What to work on -
Starting at the line that contains "How does detection(521, 787, 583, 812): smooth" and running through the end of the material, rewrite those lines with "gray plover" changed to "shorebird" and everything else left as it is.

Exercise inputs -
☆ ☆ ☆ ☆
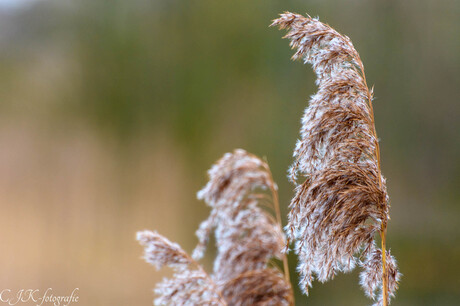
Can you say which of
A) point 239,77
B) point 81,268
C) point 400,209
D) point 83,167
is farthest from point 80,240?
point 400,209

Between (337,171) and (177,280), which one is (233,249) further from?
(337,171)

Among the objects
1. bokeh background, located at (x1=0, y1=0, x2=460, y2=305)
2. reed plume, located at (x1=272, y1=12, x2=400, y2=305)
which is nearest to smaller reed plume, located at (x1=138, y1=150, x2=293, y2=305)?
reed plume, located at (x1=272, y1=12, x2=400, y2=305)

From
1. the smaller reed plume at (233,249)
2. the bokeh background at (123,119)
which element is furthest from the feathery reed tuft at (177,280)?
the bokeh background at (123,119)

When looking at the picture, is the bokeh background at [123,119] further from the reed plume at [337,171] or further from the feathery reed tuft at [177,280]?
the reed plume at [337,171]

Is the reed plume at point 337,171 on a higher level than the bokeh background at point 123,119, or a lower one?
lower

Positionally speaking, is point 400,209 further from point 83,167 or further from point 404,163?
point 83,167

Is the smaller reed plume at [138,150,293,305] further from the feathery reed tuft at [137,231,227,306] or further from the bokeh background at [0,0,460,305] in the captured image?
the bokeh background at [0,0,460,305]

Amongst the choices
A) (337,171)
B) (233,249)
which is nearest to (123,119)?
(233,249)
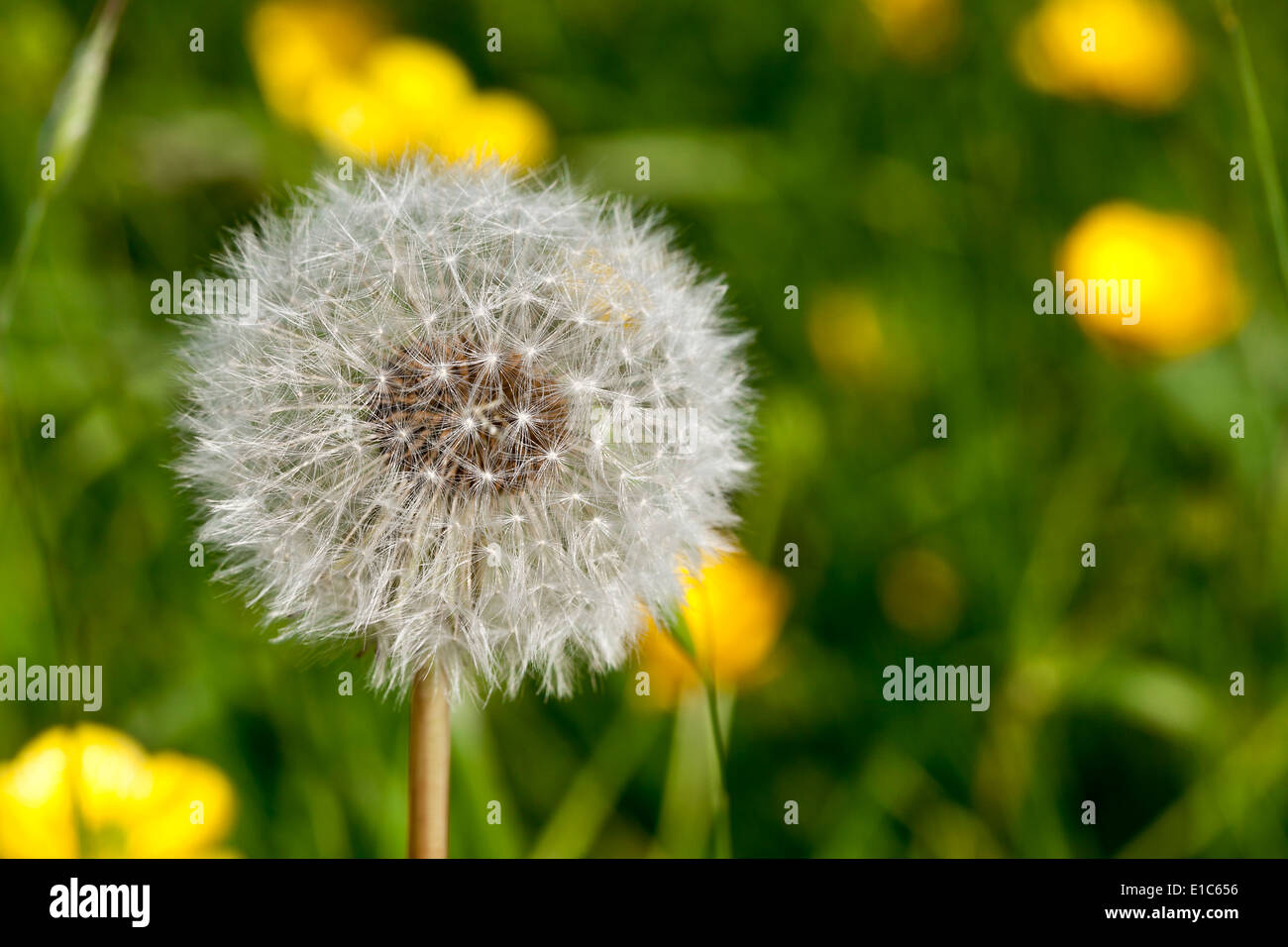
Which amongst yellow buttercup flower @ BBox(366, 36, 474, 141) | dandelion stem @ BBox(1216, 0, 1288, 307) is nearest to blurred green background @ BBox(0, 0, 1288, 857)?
yellow buttercup flower @ BBox(366, 36, 474, 141)

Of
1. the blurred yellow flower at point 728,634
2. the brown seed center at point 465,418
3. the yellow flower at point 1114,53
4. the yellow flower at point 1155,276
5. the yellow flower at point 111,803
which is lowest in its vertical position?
the yellow flower at point 111,803

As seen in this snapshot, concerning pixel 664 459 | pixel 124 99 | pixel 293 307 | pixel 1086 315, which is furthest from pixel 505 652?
pixel 124 99

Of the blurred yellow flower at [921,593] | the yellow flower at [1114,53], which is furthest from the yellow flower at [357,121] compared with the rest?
the yellow flower at [1114,53]

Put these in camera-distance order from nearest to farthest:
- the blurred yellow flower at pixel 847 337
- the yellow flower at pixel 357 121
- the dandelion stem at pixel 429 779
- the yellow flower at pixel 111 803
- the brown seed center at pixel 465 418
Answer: the dandelion stem at pixel 429 779 < the brown seed center at pixel 465 418 < the yellow flower at pixel 111 803 < the yellow flower at pixel 357 121 < the blurred yellow flower at pixel 847 337

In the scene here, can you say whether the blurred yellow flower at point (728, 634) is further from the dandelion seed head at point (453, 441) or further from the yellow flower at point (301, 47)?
the yellow flower at point (301, 47)

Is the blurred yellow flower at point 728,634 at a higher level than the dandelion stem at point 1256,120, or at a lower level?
lower

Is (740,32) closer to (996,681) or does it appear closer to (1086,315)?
(1086,315)

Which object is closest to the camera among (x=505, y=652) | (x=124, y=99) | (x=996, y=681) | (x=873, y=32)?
(x=505, y=652)
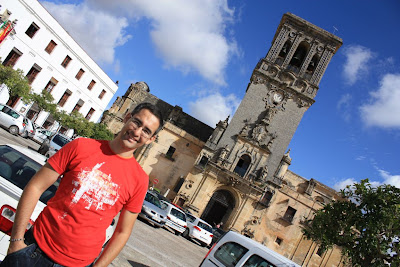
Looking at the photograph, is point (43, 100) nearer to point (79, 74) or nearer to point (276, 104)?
point (79, 74)

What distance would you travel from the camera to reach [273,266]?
5.13m

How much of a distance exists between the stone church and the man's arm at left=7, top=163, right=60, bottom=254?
2380 cm

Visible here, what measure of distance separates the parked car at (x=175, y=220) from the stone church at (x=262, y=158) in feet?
34.9

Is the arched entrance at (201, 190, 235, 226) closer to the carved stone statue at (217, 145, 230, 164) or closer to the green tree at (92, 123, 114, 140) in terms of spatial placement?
the carved stone statue at (217, 145, 230, 164)

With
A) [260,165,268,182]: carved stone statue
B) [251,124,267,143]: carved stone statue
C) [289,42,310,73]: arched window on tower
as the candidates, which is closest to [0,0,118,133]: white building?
[251,124,267,143]: carved stone statue

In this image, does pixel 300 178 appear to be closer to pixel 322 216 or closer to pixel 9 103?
pixel 322 216

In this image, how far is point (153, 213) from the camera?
12.9 meters

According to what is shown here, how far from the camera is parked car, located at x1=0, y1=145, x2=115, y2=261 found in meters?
3.49

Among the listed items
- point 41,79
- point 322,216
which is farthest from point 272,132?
point 41,79

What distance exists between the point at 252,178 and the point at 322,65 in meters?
13.2

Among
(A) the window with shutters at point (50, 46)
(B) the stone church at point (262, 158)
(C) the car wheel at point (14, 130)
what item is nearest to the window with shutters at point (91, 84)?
(A) the window with shutters at point (50, 46)

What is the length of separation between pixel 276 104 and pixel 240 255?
24.7 metres

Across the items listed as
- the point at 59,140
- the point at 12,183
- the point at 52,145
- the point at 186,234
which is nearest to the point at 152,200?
the point at 186,234

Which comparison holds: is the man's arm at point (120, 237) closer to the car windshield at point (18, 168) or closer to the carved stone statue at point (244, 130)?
the car windshield at point (18, 168)
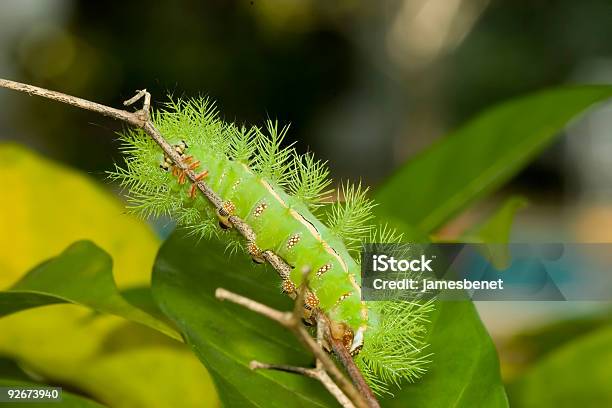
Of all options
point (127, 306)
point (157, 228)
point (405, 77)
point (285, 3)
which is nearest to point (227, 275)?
point (127, 306)

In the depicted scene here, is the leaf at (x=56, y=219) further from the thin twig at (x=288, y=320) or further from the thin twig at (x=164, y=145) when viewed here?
the thin twig at (x=288, y=320)

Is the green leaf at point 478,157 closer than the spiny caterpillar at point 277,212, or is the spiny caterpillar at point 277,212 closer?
the spiny caterpillar at point 277,212

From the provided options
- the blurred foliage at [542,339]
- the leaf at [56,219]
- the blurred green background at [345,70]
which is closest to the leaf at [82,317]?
the leaf at [56,219]

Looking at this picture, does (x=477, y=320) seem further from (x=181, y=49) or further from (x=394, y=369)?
(x=181, y=49)

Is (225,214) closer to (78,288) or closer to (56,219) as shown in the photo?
(78,288)

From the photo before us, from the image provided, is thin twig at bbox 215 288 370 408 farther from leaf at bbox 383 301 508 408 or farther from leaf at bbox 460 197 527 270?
leaf at bbox 460 197 527 270
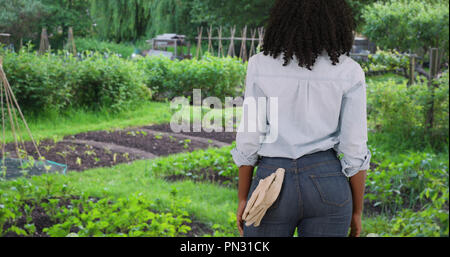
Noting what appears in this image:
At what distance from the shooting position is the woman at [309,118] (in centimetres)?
150

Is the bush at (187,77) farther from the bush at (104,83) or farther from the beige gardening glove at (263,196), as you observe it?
the beige gardening glove at (263,196)

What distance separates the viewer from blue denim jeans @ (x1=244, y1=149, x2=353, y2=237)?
1.49 metres

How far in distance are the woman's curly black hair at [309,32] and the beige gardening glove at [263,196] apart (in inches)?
13.1

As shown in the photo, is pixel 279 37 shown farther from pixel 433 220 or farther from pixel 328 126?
pixel 433 220

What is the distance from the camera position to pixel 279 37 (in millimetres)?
1541

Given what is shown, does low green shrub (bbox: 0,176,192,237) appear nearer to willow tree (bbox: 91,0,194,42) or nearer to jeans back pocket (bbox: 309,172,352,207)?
jeans back pocket (bbox: 309,172,352,207)

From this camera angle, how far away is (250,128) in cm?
157

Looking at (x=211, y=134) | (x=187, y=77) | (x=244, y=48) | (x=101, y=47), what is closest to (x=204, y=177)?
(x=211, y=134)

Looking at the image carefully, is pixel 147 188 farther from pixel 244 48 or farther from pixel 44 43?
pixel 244 48

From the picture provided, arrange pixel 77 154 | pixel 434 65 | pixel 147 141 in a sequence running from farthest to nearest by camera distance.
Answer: pixel 147 141
pixel 77 154
pixel 434 65

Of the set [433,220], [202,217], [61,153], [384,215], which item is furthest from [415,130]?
[61,153]

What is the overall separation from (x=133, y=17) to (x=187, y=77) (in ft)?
9.21

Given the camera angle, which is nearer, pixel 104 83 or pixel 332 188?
pixel 332 188

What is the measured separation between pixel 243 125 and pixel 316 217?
0.35 metres
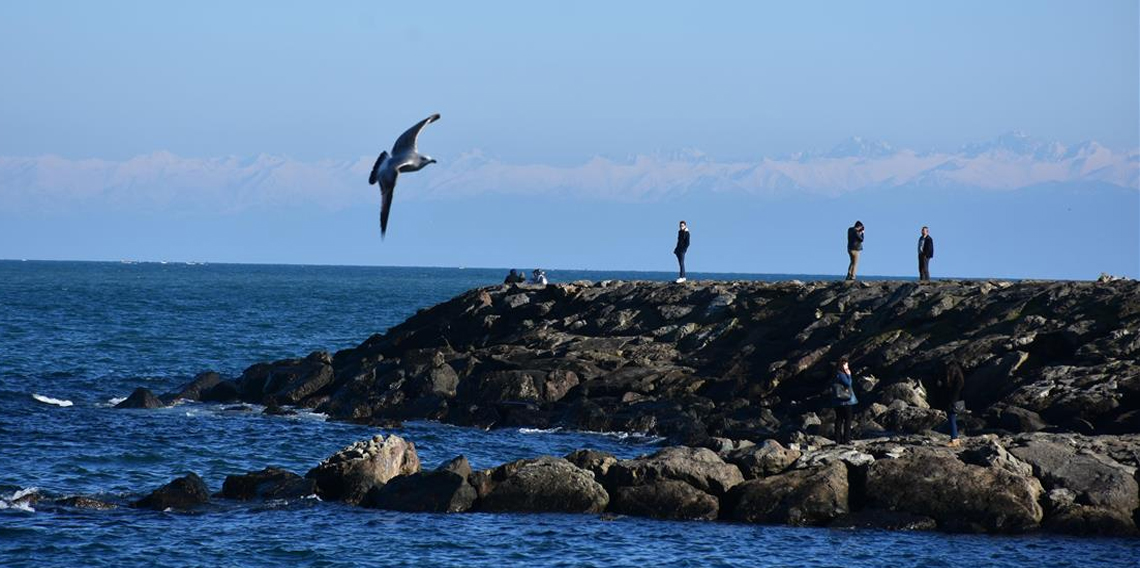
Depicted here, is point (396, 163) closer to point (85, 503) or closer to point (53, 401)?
point (85, 503)

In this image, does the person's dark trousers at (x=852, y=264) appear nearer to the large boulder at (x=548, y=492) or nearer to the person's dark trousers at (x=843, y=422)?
the person's dark trousers at (x=843, y=422)

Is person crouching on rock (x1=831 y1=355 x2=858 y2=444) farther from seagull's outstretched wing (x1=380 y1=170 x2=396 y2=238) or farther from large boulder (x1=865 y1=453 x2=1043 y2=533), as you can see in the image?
seagull's outstretched wing (x1=380 y1=170 x2=396 y2=238)

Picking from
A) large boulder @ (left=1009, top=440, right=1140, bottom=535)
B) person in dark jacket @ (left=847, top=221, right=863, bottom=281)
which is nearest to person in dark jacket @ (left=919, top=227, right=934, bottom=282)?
person in dark jacket @ (left=847, top=221, right=863, bottom=281)

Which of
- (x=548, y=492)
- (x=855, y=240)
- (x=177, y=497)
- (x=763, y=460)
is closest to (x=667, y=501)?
(x=763, y=460)

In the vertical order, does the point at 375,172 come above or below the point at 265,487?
above

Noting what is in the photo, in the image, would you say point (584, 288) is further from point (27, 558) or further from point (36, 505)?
point (27, 558)

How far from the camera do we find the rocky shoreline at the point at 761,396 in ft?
87.6

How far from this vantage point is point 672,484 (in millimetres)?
27500

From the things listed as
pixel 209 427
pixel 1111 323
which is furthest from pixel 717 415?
pixel 209 427

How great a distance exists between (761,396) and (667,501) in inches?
522

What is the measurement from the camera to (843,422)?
106 feet

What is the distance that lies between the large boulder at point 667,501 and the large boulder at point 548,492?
442mm

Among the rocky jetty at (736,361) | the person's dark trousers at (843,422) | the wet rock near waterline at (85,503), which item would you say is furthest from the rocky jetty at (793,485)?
the rocky jetty at (736,361)

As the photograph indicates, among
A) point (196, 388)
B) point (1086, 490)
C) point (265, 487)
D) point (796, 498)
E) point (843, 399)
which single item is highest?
point (843, 399)
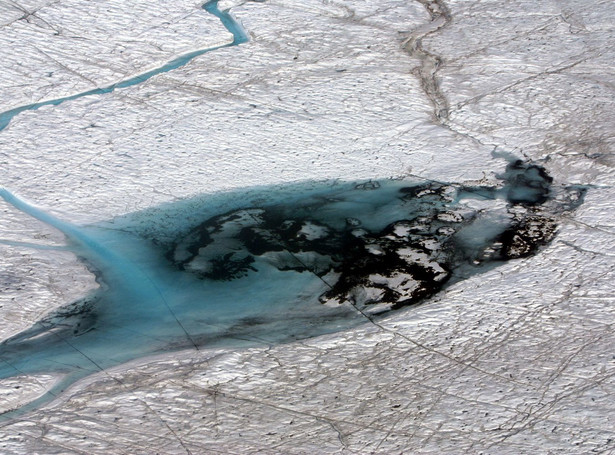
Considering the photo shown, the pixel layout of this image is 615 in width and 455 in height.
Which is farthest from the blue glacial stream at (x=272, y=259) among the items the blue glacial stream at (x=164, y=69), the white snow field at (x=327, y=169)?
the blue glacial stream at (x=164, y=69)

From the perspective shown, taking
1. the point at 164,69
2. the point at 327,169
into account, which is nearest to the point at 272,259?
the point at 327,169

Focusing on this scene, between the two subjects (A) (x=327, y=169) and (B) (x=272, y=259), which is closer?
(B) (x=272, y=259)

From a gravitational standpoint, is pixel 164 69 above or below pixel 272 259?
above

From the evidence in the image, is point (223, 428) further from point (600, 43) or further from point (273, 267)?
point (600, 43)

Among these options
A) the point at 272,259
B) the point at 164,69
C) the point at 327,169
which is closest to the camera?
the point at 272,259

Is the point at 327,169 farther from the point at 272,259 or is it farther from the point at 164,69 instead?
the point at 164,69

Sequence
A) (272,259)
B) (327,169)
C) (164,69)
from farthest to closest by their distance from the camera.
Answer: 1. (164,69)
2. (327,169)
3. (272,259)

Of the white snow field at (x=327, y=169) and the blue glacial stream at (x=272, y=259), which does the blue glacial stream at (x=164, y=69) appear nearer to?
the white snow field at (x=327, y=169)

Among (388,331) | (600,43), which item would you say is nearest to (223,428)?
(388,331)
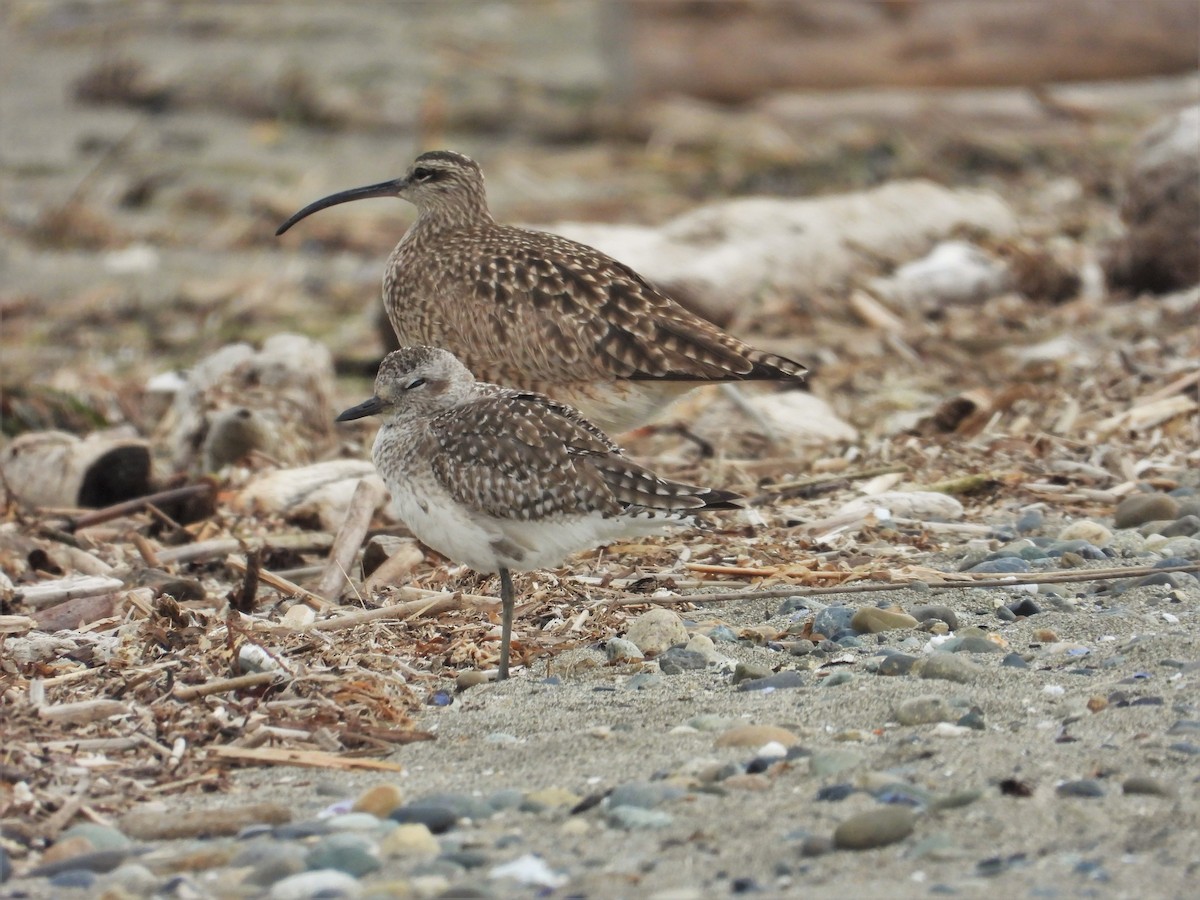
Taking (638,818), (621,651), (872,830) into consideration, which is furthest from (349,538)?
(872,830)

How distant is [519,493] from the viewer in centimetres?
575

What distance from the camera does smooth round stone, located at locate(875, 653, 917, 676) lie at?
17.9 ft

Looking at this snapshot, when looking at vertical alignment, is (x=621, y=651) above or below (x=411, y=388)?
below

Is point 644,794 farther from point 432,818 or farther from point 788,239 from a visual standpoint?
point 788,239

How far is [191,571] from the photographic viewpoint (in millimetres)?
7477

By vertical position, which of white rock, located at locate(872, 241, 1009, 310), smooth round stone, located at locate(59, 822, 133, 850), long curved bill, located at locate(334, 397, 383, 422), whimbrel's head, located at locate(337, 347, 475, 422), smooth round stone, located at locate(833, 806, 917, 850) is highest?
whimbrel's head, located at locate(337, 347, 475, 422)

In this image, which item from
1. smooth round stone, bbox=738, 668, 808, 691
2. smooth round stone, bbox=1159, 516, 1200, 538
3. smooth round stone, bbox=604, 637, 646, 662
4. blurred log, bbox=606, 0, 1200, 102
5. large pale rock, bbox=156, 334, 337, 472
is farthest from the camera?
blurred log, bbox=606, 0, 1200, 102

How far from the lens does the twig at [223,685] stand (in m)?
5.40

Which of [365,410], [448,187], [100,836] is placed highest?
[448,187]

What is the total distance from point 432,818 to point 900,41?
1371cm

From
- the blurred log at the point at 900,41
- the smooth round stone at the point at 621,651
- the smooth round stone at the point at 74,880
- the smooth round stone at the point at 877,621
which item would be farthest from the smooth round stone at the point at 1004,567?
the blurred log at the point at 900,41

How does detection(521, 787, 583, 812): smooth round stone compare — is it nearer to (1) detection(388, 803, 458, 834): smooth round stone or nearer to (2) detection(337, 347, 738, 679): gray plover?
(1) detection(388, 803, 458, 834): smooth round stone

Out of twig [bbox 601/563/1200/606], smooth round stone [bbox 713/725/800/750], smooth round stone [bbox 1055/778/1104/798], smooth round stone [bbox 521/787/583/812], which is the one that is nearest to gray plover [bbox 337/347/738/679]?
twig [bbox 601/563/1200/606]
☆ ☆ ☆ ☆
Finished answer -
How does detection(521, 787, 583, 812): smooth round stone compare — is it nearer to (1) detection(388, 803, 458, 834): smooth round stone or nearer to (2) detection(337, 347, 738, 679): shorebird?
(1) detection(388, 803, 458, 834): smooth round stone

Out of twig [bbox 601/563/1200/606], smooth round stone [bbox 713/725/800/750], smooth round stone [bbox 1055/778/1104/798], smooth round stone [bbox 521/787/583/812], which is the one that is nearest to shorebird [bbox 337/347/738/679]?
twig [bbox 601/563/1200/606]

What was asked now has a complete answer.